A single structured diabetes education group session, available for all people newly diagnosed with type 2 diabetes in north east Wales

Summary

The team developed a single structured diabetes education group programme specifically meeting the needs of people newly diagnosed with type 2 diabetes. This was put in place alongside a complementary referral process whereby all patients referred to the dietetic department at diagnosis of type 2 diabetes can access a group place on average within 28 days, and receive four times more dietetic input than previously. Patients take part in a single group session that lasts two hours, with two group sessions per month each with a capacity for 10 people. Patients are able to implement self-management changes prior to their review by the primary care team, which takes place at about three months after diagnosis.

Challenge

An estimated 5% of the UK population has diabetes, with 90 % experiencing Type 2. Treating diabetes, including associated complications such as blindness, haemodialysis, amputation and cardiovascular events, accounted for approximately 10% of the 2012 NHS budget.

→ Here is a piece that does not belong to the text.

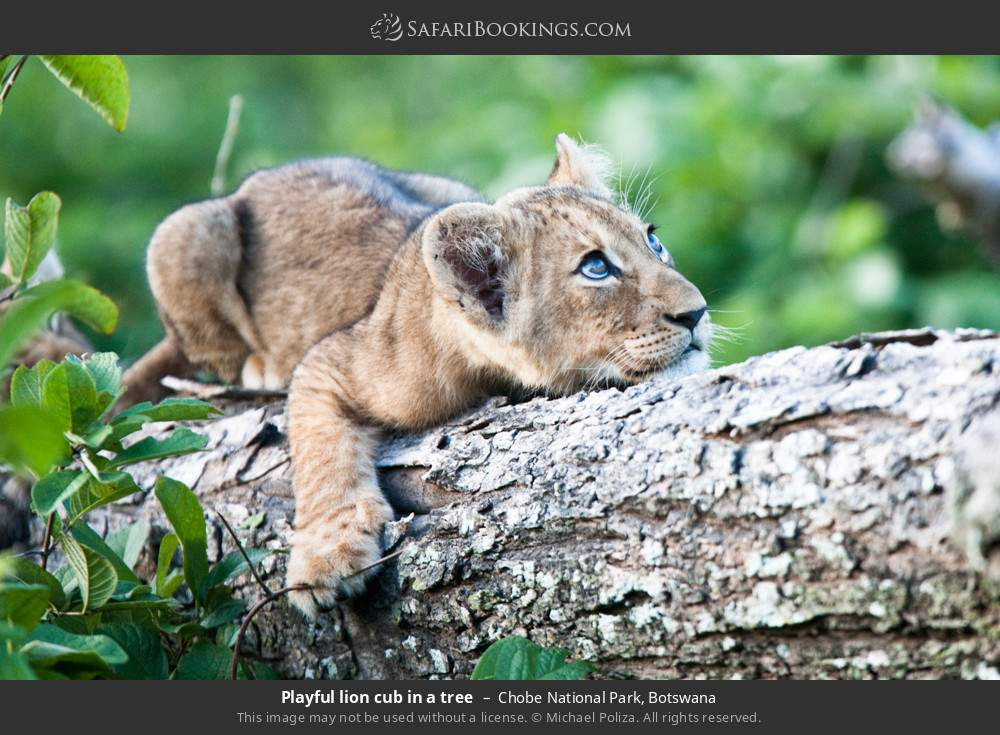 Playful lion cub in a tree in Chobe National Park, Botswana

NICE Clinical Guidance 66 (2009), Type 2 diabetes, stated that SDE should be available at diagnosis, and ongoing, for patients and their partners/carers, to empower them to self-manage and prevent complications as much as possible. But in that same year, across the Betsi Cadwaladr University Health Board, patients waited up to 14 weeks after referral for a 30-minute dietetic consultation in a clinic. The service received approximately 150 adult out-patient referrals a month for newly diagnosed Type 2 diabetes (excluding people in care homes).

Objectives

The initiative aimed to provide appropriate evidenced based education in groups, targeting the needs of most people at diagnosis of Type 2 diabetes.

Each group could be quality assured and audited to ensure consistently high quality teaching from suitably trained dieticians. Referrals and bookings were audited to ensure that patients waited less than 30 days for a place in a group, and that appropriate patients were referred. Alternative venues could be offered where necessary.

The group approach, involving up to 10 patients at a time, would immediately release the staff needed to lead the groups, and allow other services to be developed. It was anticipated that patients would become confident in accessing group education, and would accept this as a normal part of their diabetes self-management. They were also directed to the XPERT patient programme, for more detailed ongoing education.